1月8日、ワシントンのブルッキングス研究所で、元FRB議長のバーナンキらFRB関係者が参加したイベントが開かれた。テーマはFRBの「年2%」の物価目標の見直し策。中央銀行が、次の危機にどう対処できるかだった。

「次の不況での金融政策の余地が限られている。あまりにも頼りない」。元財務長官のサマーズがそう口火を切った。

会合では、物価目標の4%への引き上げなど、今より強力に景気をてこ入れするための手法を議論。「今の目標も達成できないのに、さらに目標を上げると言っても人々は信じない」(ハーバード大のフランケル教授)などと賛否が飛び交った。

2015年に利上げに転じ、金融緩和からの「出口」の先頭を走るFRBだが、悩みはつきない。日本と同様、2%の物価目標を下回っている。従来は失業率が下がって雇用環境が改善すると、賃金にも上昇圧力がかかって物価が上がるとされてきたが、そのパターンが崩れている。先進国の高齢化や企業のグローバル化によるコストダウンなど様々な要因が指摘されるが、前FRB議長のイエレンは「謎」と言う。

FRB関係者が気をもむのはなぜか。

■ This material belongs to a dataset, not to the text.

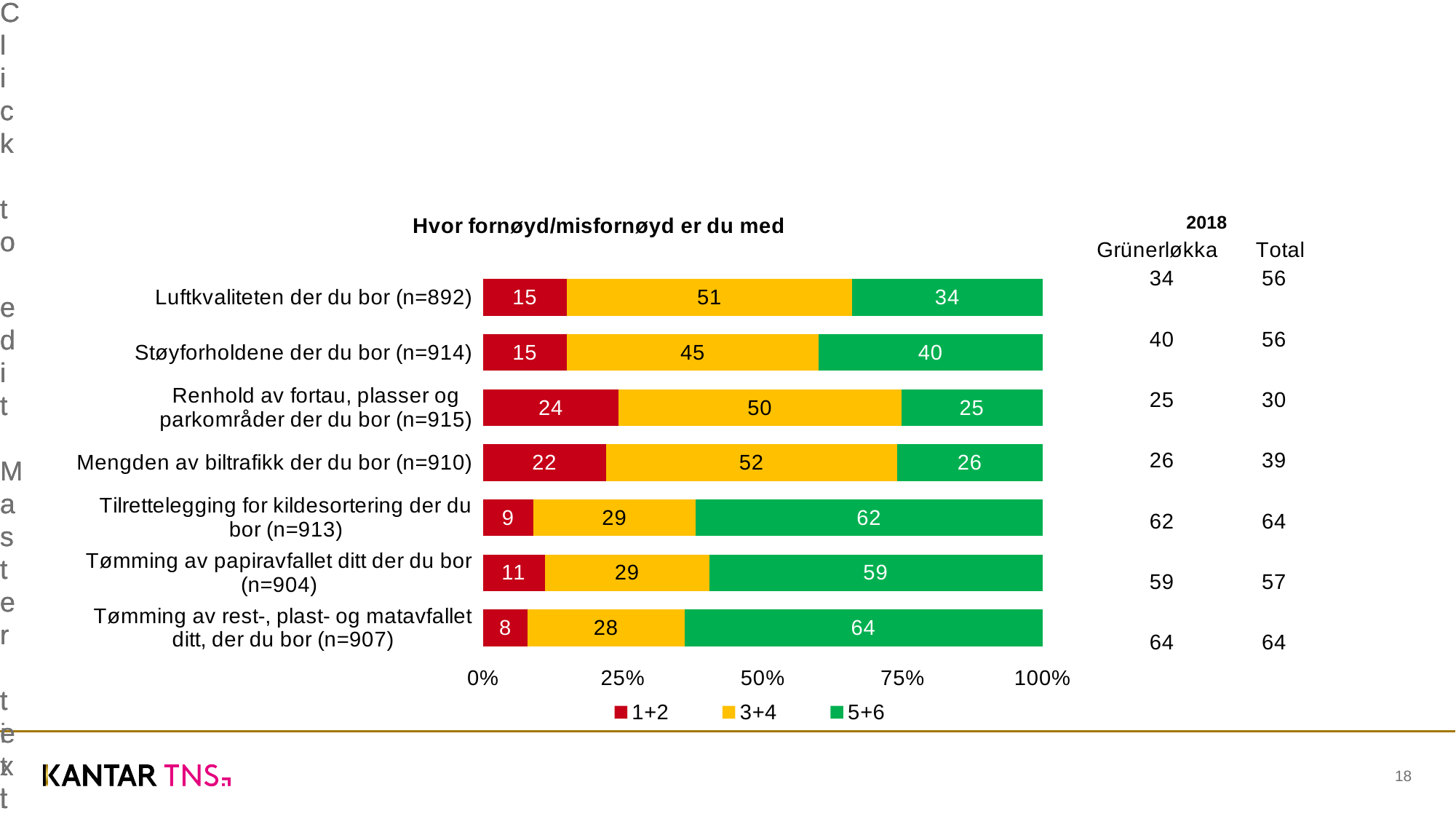
Which category has the highest value in the 5+6 series? Tømming av rest-, plast- og matavfallet ditt, der du bor (n=907) What is the difference between the 5+6 values for "Tilrettelegging for kildesortering der du bor (n=913)" and "Tømming av papiravfallet ditt der du bor (n=904)"? 3 What kind of chart is shown on the slide? Stacked bar chart What is the title of the chart? Hvor fornøyd/misfornøyd er du med What is the total of the stacked bar for "Renhold av fortau, plasser og parkområder der du bor (n=915)"? 99 How many categories are shown in the chart? 7 What is the value of the 1+2 series for "Renhold av fortau, plasser og parkområder der du bor (n=915)"? 24 What is the value of the 5+6 series for "Luftkvaliteten der du bor (n=892)"? 34 How many series does the legend list? 3 Which category has the lowest value in the 1+2 series? Tømming av rest-, plast- og matavfallet ditt, der du bor (n=907) What is the value of the 3+4 series for "Støyforholdene der du bor (n=914)"? 45 Which is larger: the 3+4 value for "Mengden av biltrafikk der du bor (n=910)" or the 3+4 value for "Luftkvaliteten der du bor (n=892)"? Mengden av biltrafikk der du bor (n=910)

次の経済危機が起きた際、中央銀行が立ち向かうための「武器」が限られるからだ。従来、不況の際には金利を引き下げて、景気の下支えをしてきた。過去3回の景気後退局面では、FRBは政策金利を5%幅前後引き下げてきた。

だが、利上げ局面にある米国でも、政策金利は「年1.251.50%」しかなく、「のりしろ」がない。金利は原則ゼロ以下には下げられず、「量的緩和」などの非伝統的な政策に頼らざるを得ない。人々の「期待」に働きかける政策をどう強化できるかを議論し始めている。

主要国の金融緩和頼みは、ここ何年も指摘されてきた。主要20カ国・地域(G20)の会合では、構造改革の重要性が何度も叫ばれた。だが結局は、困難な議会プロセスや政治家の痛みを伴わない金融政策だけが重荷を背負わされ続けた。

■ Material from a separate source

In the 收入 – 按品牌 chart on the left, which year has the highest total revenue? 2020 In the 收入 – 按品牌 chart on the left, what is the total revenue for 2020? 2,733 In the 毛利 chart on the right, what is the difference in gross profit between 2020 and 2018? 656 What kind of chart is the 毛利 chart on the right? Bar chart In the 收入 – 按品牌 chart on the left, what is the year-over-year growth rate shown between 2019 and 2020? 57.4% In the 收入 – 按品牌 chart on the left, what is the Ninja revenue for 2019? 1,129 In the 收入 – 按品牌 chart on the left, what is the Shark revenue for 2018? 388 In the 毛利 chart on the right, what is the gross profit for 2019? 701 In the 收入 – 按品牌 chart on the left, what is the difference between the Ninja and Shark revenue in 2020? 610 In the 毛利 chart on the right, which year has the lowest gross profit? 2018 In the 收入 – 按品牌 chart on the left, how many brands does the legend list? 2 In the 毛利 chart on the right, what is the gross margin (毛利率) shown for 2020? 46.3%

08年の金融危機後、日米欧の中央銀行は、史上例にない規模の量的緩和をおこなった。だがそれは、副作用を伴う。

「中央銀行は『非伝統的政策』への依存の長期化と引き換えに、金融資産の価格を人為的に上昇させ、所得や富の配分も左右するようになった」

トランプ政権下のFRB副議長候補に名前が挙がる、米著名エコノミストのモハメド・エラリアンは著書「世界経済 危険な明日(The Only Game In Town)」でそう指摘する。

低金利、低成長が続くなか、世界の債務は増え、株価は高騰を続ける。国際通貨基金(IMF)によると、2016年のG20の政府、家計、企業の債務の合計は、世界のGDP2倍近い135兆ドルに達する。

エラリアンは、中央銀行が問題を解決する立場から、「厄介な問題の一部になる危険」を指摘している。